As many people involved in the development of electric vehicles and their batteries know, almost half the cost of a new EV comes from its battery pack. That’s huge, particularly when you consider that traditional internal combustion engines (ICE) represent only 20 – 30% of vehicle costs today (see chart below). Now imagine that you’re an ICE vehicle manufacturer, and the cost of core materials to make the engine block are skyrocketing by factors of 50% to over 400%. How would you handle pricing your vehicles? You’d raise price by a lot because you need to make money instead of lose money when you sell them. Fortunately, that’s never happened in the ICE vehicle business.
Unfortunately, that very thing IS happening right now in the EV manufacturing business, except it’s more extreme, because the huge cost increases are affecting the thing that makes up 40 to 50% of the overall cost (batteries), rather than just 20 – 30%.
While prices of all battery-related metals are up, the immediate disaster is in nickel. Russia is the world’s third-largest producer of nickel, and it’s the largest exporter of refined nickel metal (what’s used in EV batteries). One of the economic fallouts of the Russia-Ukraine war has been a “nickel squeeze,” in which the spot price of nickel jumped astronomically. As of March 13, 2022, a Bloomberg article described this situation well:
“For most of the past decade, [nickel prices] traded between $10,000 and $20,000. Yet the day before [3/7/22], the market had started to unravel, with prices rising by a stunning 66% to $48,078. Now, the traders watched with a mixture of horror and grim fascination as the price went vertical. Already at an all-time high by 5:42 a.m., it lurched higher in stomach-churning leaps, soaring $30,000 in a matter of minutes. Just after 6 a.m., the price of nickel passed $100,000 a ton… Nickel’s 250% price spike in little more than 24 hours plunged the industry into chaos, triggering billions of dollars in losses for traders who bet the wrong way and leading the London Metal Exchange (LME) to suspend trading for the first time in three decades.”
While the LME subsequently moved to cancel and unwind various trades that occurred during the squeeze, the longer-term effects will not be pretty. It puts an exclamation point on the price volatility that EV battery producers (and therefore EV manufacturers) are dealing with and will continue to deal with beyond this current world event.
So, what are EV manufacturers to do? They will consider doing the following: 1) raise prices, and 2) look for ways to switch to less expensive materials with less price volatility.
We’re already seeing EV manufacturers take step 1: in early March, Rivian announced it is increasing prices by up to $20K on their R1T and R1S vehicles, citing increased costs. Customers are shocked – forking over $20K more than you were originally quoted is pretty tough for your average consumer to swallow. It will be interesting to see if / when other EV manufacturers follow suit.
What about step 2 – switching to less expensive materials? Well, let’s look at costs and increases for these materials:
- NICKEL: battery makers have been shifting to using more nickel because it’s cheaper (and less socially undesirable) than cobalt. However, given the nickel squeeze discussed earlier, battery makers now find themselves stuck between a cobalt rock and a nickel hard place.
- COBALT: since it’s a rare metal, the price is very high – around $75K/MT, and is up 50% over the last twelve months.

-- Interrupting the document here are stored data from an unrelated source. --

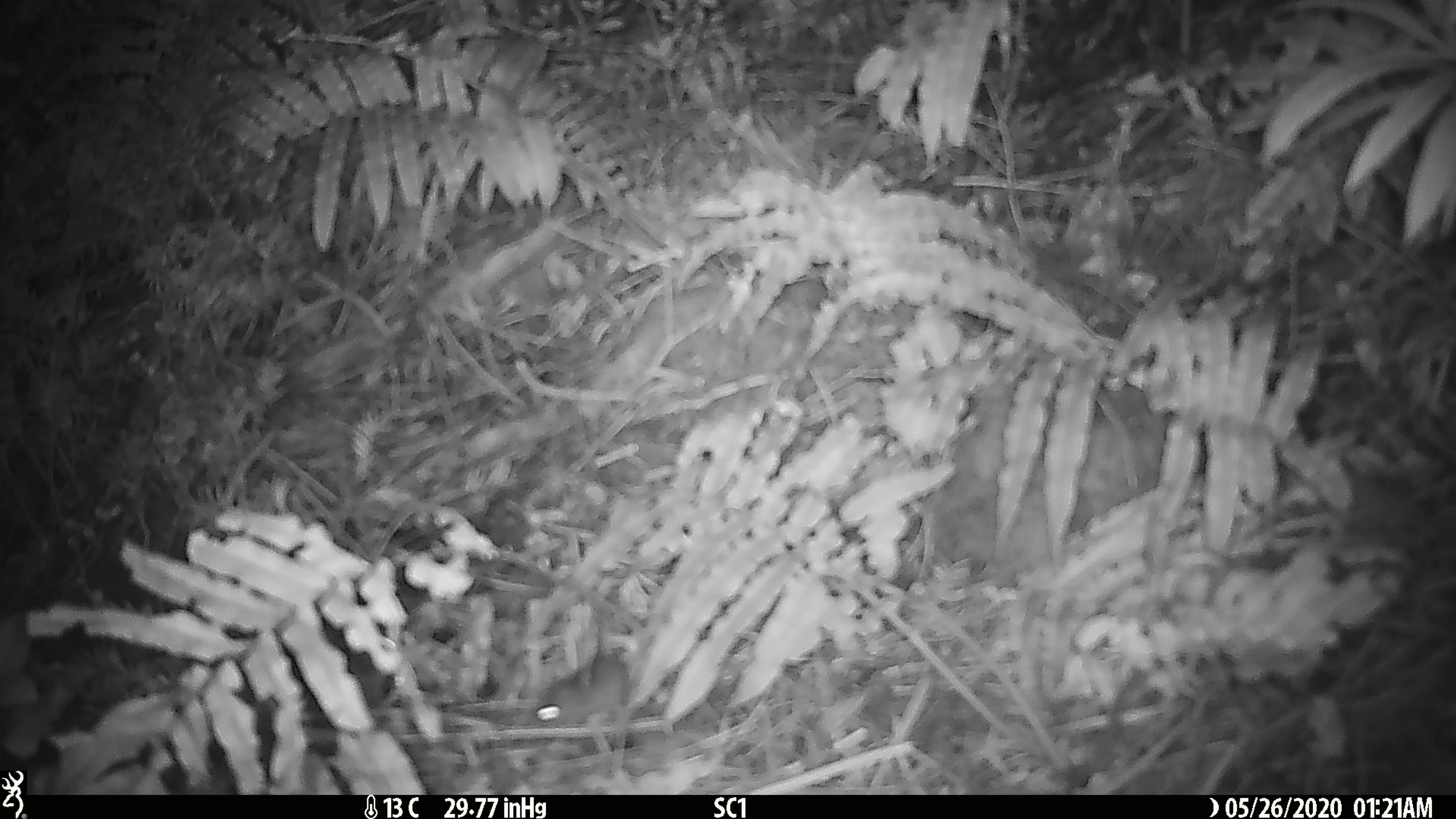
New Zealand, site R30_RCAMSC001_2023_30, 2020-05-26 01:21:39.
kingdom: Animalia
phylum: Chordata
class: Mammalia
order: Rodentia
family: Muridae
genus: Mus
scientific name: Mus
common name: mouse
Mouse (Mus).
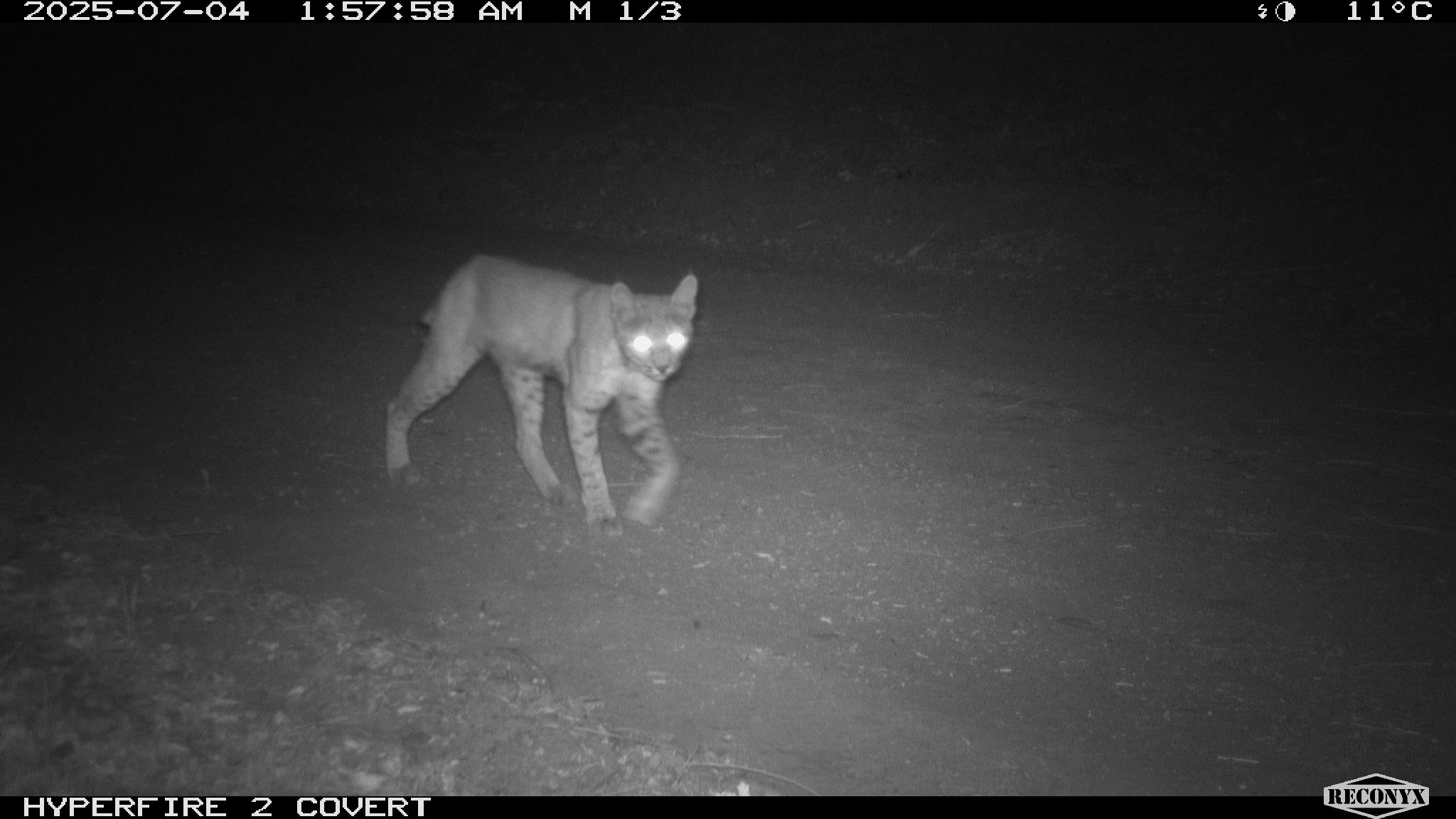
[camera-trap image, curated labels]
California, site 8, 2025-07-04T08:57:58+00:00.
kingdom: Animalia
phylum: Chordata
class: Mammalia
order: Carnivora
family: Felidae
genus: Lynx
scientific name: Lynx rufus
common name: bobcat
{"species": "bobcat (Lynx rufus)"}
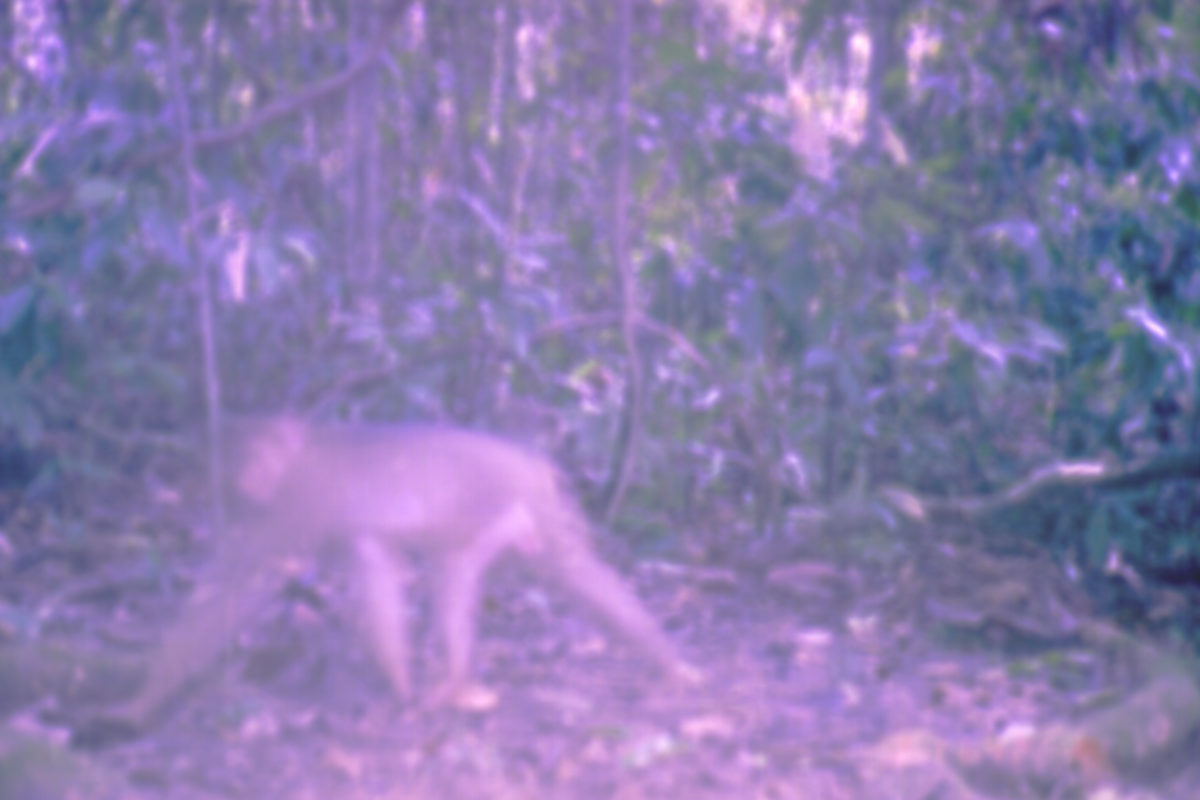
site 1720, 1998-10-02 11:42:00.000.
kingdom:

- LITHIUM: given the challenges in increasing production in the short term, lithium’s price is up 460%, from $7K/MT to $39K/MT for lithium carbonate (the unrefined commodity form of lithium).

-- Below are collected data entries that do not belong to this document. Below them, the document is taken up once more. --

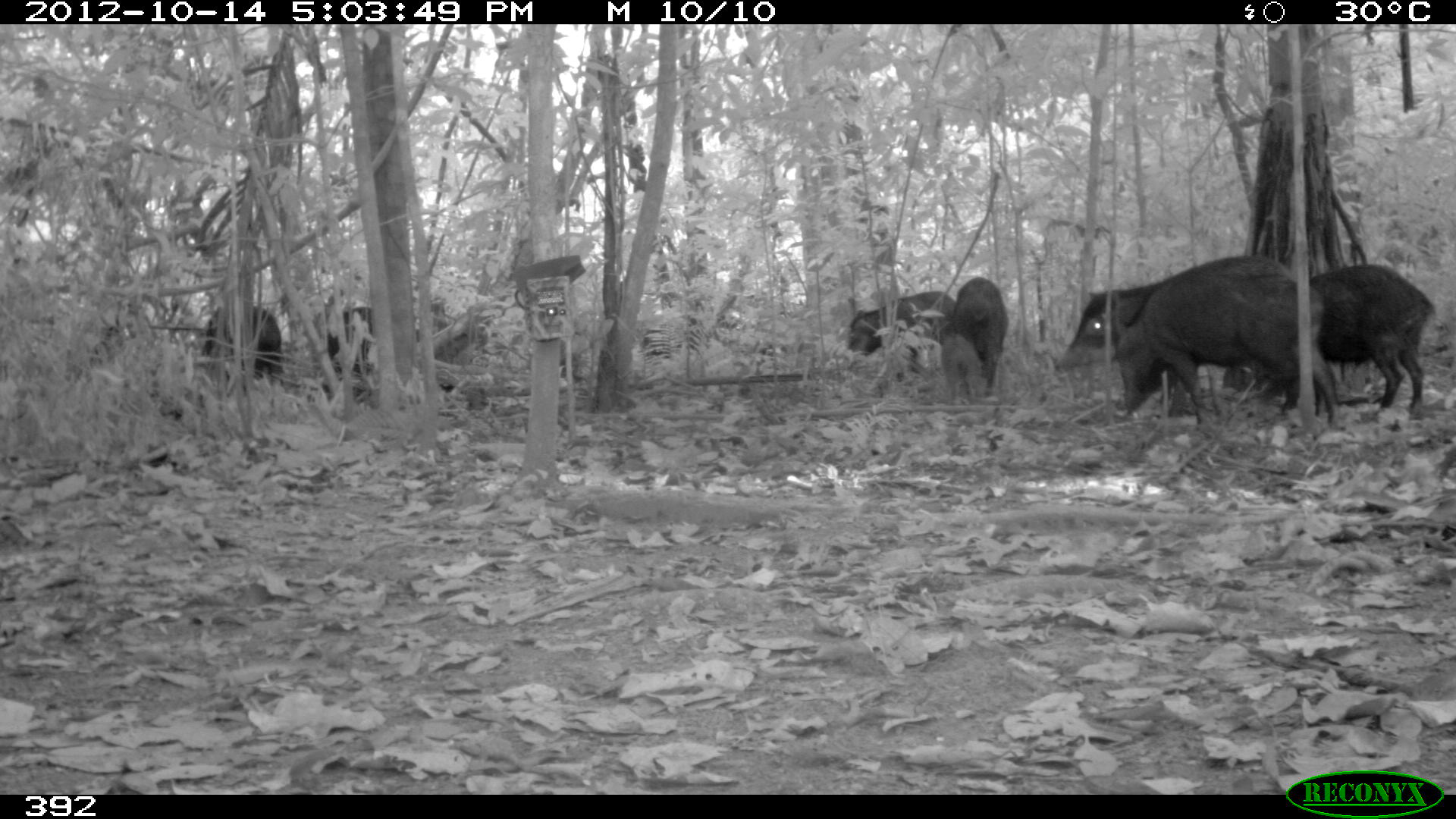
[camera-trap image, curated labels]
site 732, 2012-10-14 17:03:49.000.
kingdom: Animalia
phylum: Chordata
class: Mammalia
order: Artiodactyla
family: Tayassuidae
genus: Tayassu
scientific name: Tayassu pecari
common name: white-lipped peccary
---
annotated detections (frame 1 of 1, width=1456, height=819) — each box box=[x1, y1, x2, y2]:
tayassu pecari: box=[1114, 252, 1348, 429]; box=[1273, 263, 1435, 415]; box=[1054, 286, 1200, 418]; box=[847, 290, 956, 382]; box=[951, 275, 1009, 397]; box=[201, 304, 284, 387]; box=[320, 307, 376, 395]; box=[939, 331, 983, 406]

What does all this add up to if you’re producing traditional (or even advanced, solid-state) EV batteries? Obviously, higher costs, leading to higher prices. Since advanced cells are expected to have higher energy (Wh) per cell, the increase in cost per kWh won’t be as great, but it will still be substantial.
So getting back to step 2, what are the lower-cost alternatives? One that’s been getting press recently is Lithium Iron Phosphate (LFP) batteries, which use iron instead of Nickel, Manganese, and Cobalt (NMC) – they’re cheaper, but they also have lower energy density (i.e. fewer miles of driving range per KG of battery).
There is another alternative: lithium-sulfur batteries. Sulfur’s price has also risen over the last 12 months, by 47%. HOWEVER, the cost of sulfur is dirt-cheap – currently $382/MT. To make the comparison, you can purchase ~200 tons of sulfur for what you pay to get 1 ton of cobalt. And Li-S cells have the potential to deliver even better energy density (Wh / kg) than solid state cells.
While I’ve made several points in this article, let me highlight the key point: in a world where commodity prices for battery materials are going crazy, lithium-sulfur isn’t just a good idea, it’s an incredibly sensible idea. Admittedly, lithium-sulfur battery producers, like Lyten, will need to manage lithium costs, just like the rest of the battery producers. However, we DON’T need to manage or pass along the already expensive and rising costs related to nickel or cobalt. That’s a HUGE difference. And one which we believe will make lithium-sulfur batteries a very attractive alternative for EV manufacturers and their customers.